TASK INSTRUCTIONS: Transcribe the text of every item below exactly, leaving out the pictures.

— Start —

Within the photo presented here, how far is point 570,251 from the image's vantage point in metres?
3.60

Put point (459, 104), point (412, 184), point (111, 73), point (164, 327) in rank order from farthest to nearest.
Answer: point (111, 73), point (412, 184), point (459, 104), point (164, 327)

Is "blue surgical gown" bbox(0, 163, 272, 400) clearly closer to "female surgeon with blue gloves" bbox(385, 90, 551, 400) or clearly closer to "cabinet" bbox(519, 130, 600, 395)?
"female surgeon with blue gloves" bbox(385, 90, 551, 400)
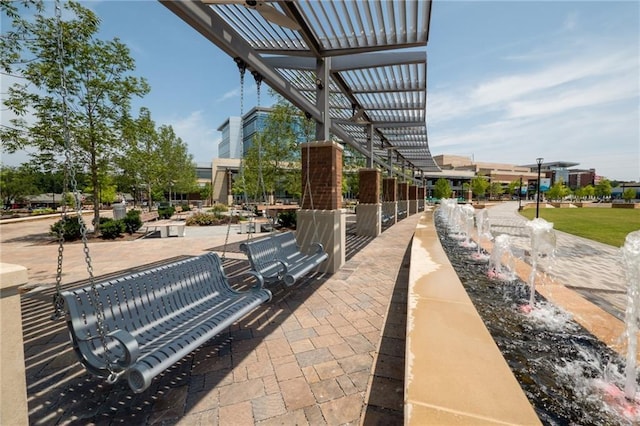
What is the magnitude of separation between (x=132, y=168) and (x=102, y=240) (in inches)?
149

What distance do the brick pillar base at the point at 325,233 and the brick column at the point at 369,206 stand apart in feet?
19.2

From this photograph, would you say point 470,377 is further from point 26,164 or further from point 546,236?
point 26,164

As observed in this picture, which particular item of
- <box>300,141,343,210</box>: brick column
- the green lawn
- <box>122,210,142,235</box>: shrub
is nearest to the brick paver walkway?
<box>300,141,343,210</box>: brick column

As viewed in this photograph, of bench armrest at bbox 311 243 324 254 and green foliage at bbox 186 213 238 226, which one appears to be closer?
bench armrest at bbox 311 243 324 254

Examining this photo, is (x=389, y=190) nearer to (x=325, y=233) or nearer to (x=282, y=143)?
(x=282, y=143)

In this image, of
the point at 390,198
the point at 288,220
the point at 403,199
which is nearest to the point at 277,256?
the point at 288,220

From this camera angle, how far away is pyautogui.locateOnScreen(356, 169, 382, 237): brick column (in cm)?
Result: 1248

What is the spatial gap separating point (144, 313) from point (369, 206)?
10.6m

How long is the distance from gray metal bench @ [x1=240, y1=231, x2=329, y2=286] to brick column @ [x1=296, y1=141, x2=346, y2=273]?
341 mm

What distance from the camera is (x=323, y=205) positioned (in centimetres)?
673

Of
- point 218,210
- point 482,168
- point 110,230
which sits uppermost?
point 482,168

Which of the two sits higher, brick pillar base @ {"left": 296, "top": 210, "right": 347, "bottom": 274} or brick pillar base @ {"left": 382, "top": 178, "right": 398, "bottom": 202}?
brick pillar base @ {"left": 382, "top": 178, "right": 398, "bottom": 202}

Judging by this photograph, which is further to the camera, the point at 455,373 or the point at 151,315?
the point at 151,315

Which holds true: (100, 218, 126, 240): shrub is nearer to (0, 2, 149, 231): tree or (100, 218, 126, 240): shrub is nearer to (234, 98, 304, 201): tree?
(0, 2, 149, 231): tree
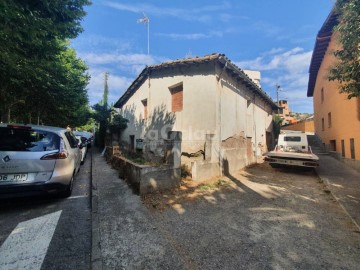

— End —

WRITTEN RESPONSE:
Within the photo presented here, how far is point 570,251 from the image's vantage point in metres?
3.60

Put point (459, 104), point (412, 184), point (111, 73), point (164, 327) in rank order from farthest to nearest.
Answer: point (111, 73), point (412, 184), point (459, 104), point (164, 327)

Is "blue surgical gown" bbox(0, 163, 272, 400) clearly closer to "female surgeon with blue gloves" bbox(385, 90, 551, 400) or clearly closer to "cabinet" bbox(519, 130, 600, 395)?
"female surgeon with blue gloves" bbox(385, 90, 551, 400)
What is the magnitude of separation between (x=132, y=168) and (x=102, y=240) (in inches)?
149

What distance do the brick pillar base at the point at 325,233 and the brick column at the point at 369,206 stand apart in feet?
19.2

From this photograph, would you say point 470,377 is further from point 26,164 or further from point 546,236?
point 26,164

As observed in this picture, which particular item of
- <box>300,141,343,210</box>: brick column
- the green lawn
- <box>122,210,142,235</box>: shrub
is nearest to the brick paver walkway?
<box>300,141,343,210</box>: brick column

As viewed in this photograph, of bench armrest at bbox 311 243 324 254 and green foliage at bbox 186 213 238 226, which one appears to be closer?
bench armrest at bbox 311 243 324 254

Examining this photo, is (x=389, y=190) nearer to (x=325, y=233) or nearer to (x=282, y=143)?
(x=282, y=143)

In this image, of
the point at 390,198
the point at 288,220
the point at 403,199
which is nearest to the point at 277,256?
the point at 288,220

From this camera angle, how far away is pyautogui.locateOnScreen(356, 169, 382, 237): brick column (in cm)?
Result: 1248

What is the spatial gap separating point (144, 313) from point (369, 206)?
10.6m

How long is the distance from gray metal bench @ [x1=240, y1=231, x2=329, y2=286] to brick column @ [x1=296, y1=141, x2=346, y2=273]?
341 mm

What distance from the camera is (x=323, y=205) positioned (in centimetres)?
673

Of
- point 218,210
- point 482,168
- point 110,230
which sits uppermost?
point 482,168

Which of the two sits higher, brick pillar base @ {"left": 296, "top": 210, "right": 347, "bottom": 274} or brick pillar base @ {"left": 382, "top": 178, "right": 398, "bottom": 202}?
brick pillar base @ {"left": 382, "top": 178, "right": 398, "bottom": 202}

Judging by this photograph, which is further to the camera, the point at 455,373 or the point at 151,315?
the point at 151,315

Which holds true: (100, 218, 126, 240): shrub is nearer to (0, 2, 149, 231): tree or (100, 218, 126, 240): shrub is nearer to (234, 98, 304, 201): tree?
(0, 2, 149, 231): tree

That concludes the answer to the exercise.